How do you know that?

Are you talking to me?
Are you talking to me? Let me think a moment!

Has someone ever stated with conviction an opinion on a particular topic or something they considered factual that you thought was wrong?  If so, how did you handle it?  Did you fire back with your own opinion or listen quietly, but say silently to yourself, “That’s totally off the mark!” Maybe you even went along with it, in order to avoid an argument.  When dealing with facts there is only one right answer, but thoughts, ideas and opinions are a different matter.  No one can argue over a fact.  One plus one equals two.  Raleigh, is the capital of North Carolina.  I have three brothers.  A fact has only one answer.  How do you react when you are working with your child at home and they give an incorrect answer?  Do you give them the answer, ask them to try again, or just skip over the question and come back to it later?

One of the most effective ways to help your child academically is simply by asking one question, “How did you get that answer?”

Have your child think out loud.  This will give you insight into why he/she gave a particular answer.  This is especially true with math.  You will be able to “see” the steps your child uses and the logical (or illogical) thought processes that led to an incorrect response.  With this insight you’ll be able to pinpoint where your child needs help or if it was just a careless error.  I use this technique in all classroom settings.  When a student gives an incorrect answer I’ll ask, “How did you get that answer?”  I might also ask, “What makes you say that?” Nine times out of ten a child will find his own mistake as he is explaining out loud how he/she got the answer.  Assessing reading comprehension is slightly different though, because there can sometimes be more than one right answer.

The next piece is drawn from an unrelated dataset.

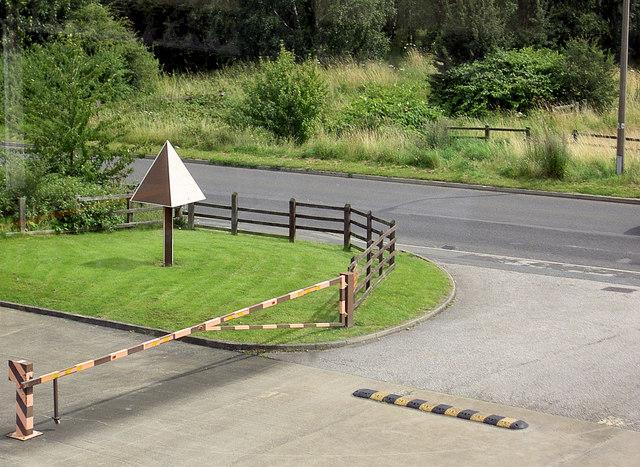 Entrance to Billington Structures Ltd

This is where standardized tests and I part company!  I think for math they are valid, but reading involves more than just facts.  When a student gives an incorrect answer to a reading comprehension question I’ll ask, “What makes you say that?  Sometimes, I’m the one who has a lightbulb moment because I see their logical and valid viewpoint, and it’s something I just haven’t thought of before.  Their answer makes perfect sense, and I give full credit for it. Unfortunately, there is only one train of thought, and therefore just one correct answer on a standardized test, which is why I’m somewhat of a skeptic when it comes to multiple choice questions on standardized reading tests.

Children and adults need to focus on questions more than answers at school and work.

It’s through questioning that we come up with new ideas, grow as individuals and become more aware of who we are and how we can work with others.  The answer is only the “end product.”  It is the journey that gives meaning and insight as we learn. I’ll sum it up with a quote from Eric Schmidt of Google.

Eric Schmidt, CEO of Google, said, “We run this company on questions, not answers.” He knows that if you keep asking questions you can keep finding better answers.